• [Source extract]:
Terminal.skills
Skills/gcp-bigquery
>

gcp-bigquery

Analyze massive datasets with Google BigQuery. Run SQL queries on petabytes of data, load and stream data in real-time, create materialized views, and use BigQuery ML for machine learning models directly in SQL.

#gcp#bigquery#analytics#data-warehouse#sql
terminal-skillsv1.0.0
Works with:claude-codeopenai-codexgemini-clicursor
Source

Usage

$
✓ Installed gcp-bigquery v1.0.0

Getting Started

  1. Install the skill using the command above
  2. Open your AI coding agent (Claude Code, Codex, Gemini CLI, or Cursor)
  3. Reference the skill in your prompt
  4. The AI will use the skill's capabilities automatically

Example Prompts

  • "Deploy the latest build to the staging environment and run smoke tests"
  • "Check the CI pipeline status and summarize any recent failures"

Information

Version
1.0.0
Author
terminal-skills
Category
DevOps
License
Apache-2.0

Documentation

Google BigQuery is a serverless, petabyte-scale data warehouse. It runs SQL queries across massive datasets in seconds, with no infrastructure to manage. Pay only for queries run and data stored.

Core Concepts

  • Dataset — a container for tables, scoped to a project and region
  • Table — structured data with a schema (native, external, or view)
  • Partitioned Table — split data by date/integer for query performance
  • Clustered Table — sort data within partitions for further optimization
  • Streaming Insert — real-time data ingestion
  • BigQuery ML — train and predict with ML models using SQL

Datasets and Tables

bash
# Create a dataset
bq mk --dataset --location=US my_project:analytics
bash
# Create a partitioned and clustered table
bq mk --table \
  --time_partitioning_field created_at \
  --time_partitioning_type DAY \
  --clustering_fields user_id,event_type \
  --schema 'event_id:STRING,user_id:STRING,event_type:STRING,payload:JSON,created_at:TIMESTAMP' \
  analytics.events
sql
-- Create table with SQL DDL
CREATE TABLE `my_project.analytics.page_views` (
  session_id STRING NOT NULL,
  user_id STRING,
  page_url STRING,
  referrer STRING,
  duration_ms INT64,
  created_at TIMESTAMP NOT NULL
)
PARTITION BY DATE(created_at)
CLUSTER BY user_id, page_url
OPTIONS (
  partition_expiration_days = 365,
  description = 'Page view events'
);

Loading Data

bash
# Load CSV from local file
bq load --source_format=CSV --autodetect \
  analytics.customers ./customers.csv
bash
# Load from Cloud Storage (JSON)

• [Provided records]:
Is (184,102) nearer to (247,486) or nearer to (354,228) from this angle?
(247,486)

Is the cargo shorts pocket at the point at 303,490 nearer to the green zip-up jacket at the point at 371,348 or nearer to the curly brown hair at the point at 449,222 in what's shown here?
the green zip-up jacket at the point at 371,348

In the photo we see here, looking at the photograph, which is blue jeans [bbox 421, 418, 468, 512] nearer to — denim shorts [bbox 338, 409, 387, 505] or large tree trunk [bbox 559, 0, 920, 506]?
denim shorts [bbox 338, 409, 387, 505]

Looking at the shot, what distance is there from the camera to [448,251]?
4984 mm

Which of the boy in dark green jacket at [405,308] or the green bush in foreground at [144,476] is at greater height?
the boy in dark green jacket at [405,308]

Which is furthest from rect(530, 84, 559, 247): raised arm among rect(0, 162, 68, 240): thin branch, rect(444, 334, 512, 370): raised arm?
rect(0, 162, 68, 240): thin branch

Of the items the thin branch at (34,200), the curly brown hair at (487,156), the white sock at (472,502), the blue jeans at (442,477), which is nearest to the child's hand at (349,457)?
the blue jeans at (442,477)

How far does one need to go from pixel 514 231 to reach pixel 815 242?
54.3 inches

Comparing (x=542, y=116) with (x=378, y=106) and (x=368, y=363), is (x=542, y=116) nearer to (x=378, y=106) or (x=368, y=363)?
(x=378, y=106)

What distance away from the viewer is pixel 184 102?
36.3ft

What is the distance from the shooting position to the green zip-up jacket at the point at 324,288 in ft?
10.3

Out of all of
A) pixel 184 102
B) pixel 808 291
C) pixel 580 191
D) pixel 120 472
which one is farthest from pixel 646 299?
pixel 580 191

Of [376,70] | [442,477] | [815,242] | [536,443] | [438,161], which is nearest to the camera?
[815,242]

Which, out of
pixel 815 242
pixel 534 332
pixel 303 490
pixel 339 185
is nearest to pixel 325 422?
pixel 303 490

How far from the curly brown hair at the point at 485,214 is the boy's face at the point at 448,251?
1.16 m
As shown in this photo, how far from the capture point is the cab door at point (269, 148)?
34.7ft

--

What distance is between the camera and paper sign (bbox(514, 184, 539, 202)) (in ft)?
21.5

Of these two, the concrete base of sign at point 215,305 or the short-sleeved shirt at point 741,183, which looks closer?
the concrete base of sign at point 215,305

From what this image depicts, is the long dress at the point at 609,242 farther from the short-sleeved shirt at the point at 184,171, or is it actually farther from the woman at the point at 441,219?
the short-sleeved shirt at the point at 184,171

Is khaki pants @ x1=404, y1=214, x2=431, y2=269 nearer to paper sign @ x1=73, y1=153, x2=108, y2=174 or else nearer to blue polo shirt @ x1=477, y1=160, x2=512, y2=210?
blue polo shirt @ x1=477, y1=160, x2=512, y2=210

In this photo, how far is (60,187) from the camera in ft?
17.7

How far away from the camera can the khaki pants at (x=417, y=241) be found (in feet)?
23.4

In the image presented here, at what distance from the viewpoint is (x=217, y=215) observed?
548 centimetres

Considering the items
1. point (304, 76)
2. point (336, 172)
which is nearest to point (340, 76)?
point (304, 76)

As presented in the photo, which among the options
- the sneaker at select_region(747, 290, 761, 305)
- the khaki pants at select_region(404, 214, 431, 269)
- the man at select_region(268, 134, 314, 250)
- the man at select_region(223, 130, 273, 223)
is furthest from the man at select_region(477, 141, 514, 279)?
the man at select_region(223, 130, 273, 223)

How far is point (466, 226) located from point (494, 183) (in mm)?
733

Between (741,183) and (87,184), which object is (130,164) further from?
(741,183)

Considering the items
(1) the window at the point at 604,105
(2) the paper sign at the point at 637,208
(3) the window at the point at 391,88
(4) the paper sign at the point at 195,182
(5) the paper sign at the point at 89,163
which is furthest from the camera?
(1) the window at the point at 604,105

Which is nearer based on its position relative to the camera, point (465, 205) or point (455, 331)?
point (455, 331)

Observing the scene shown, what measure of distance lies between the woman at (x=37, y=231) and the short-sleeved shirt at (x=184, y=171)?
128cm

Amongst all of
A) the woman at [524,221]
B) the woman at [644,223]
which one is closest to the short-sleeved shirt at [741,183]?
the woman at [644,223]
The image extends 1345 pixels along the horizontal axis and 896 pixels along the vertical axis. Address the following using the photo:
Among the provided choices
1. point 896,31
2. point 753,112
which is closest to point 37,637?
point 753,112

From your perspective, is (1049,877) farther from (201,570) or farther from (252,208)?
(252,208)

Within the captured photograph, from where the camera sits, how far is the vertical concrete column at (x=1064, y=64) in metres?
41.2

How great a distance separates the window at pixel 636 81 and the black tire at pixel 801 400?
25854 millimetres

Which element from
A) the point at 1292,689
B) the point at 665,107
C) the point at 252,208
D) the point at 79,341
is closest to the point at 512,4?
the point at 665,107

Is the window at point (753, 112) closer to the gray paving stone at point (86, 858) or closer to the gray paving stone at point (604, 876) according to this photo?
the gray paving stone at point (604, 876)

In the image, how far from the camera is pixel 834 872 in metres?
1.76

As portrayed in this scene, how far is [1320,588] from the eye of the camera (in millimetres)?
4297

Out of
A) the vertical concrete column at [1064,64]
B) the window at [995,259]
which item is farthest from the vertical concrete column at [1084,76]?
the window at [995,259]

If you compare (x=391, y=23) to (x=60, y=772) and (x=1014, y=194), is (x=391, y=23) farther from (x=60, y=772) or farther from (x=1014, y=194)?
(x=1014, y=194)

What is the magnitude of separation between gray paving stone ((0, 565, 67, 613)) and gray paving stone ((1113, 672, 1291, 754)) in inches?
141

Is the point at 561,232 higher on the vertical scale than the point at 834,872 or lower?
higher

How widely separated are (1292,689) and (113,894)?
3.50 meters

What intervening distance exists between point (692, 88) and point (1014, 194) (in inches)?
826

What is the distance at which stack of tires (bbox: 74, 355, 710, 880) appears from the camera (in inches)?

• [Instructions to follow]:
Under which license does the BigQuery skill page list the skill?

• [Result of this exercise]:
Apache-2.0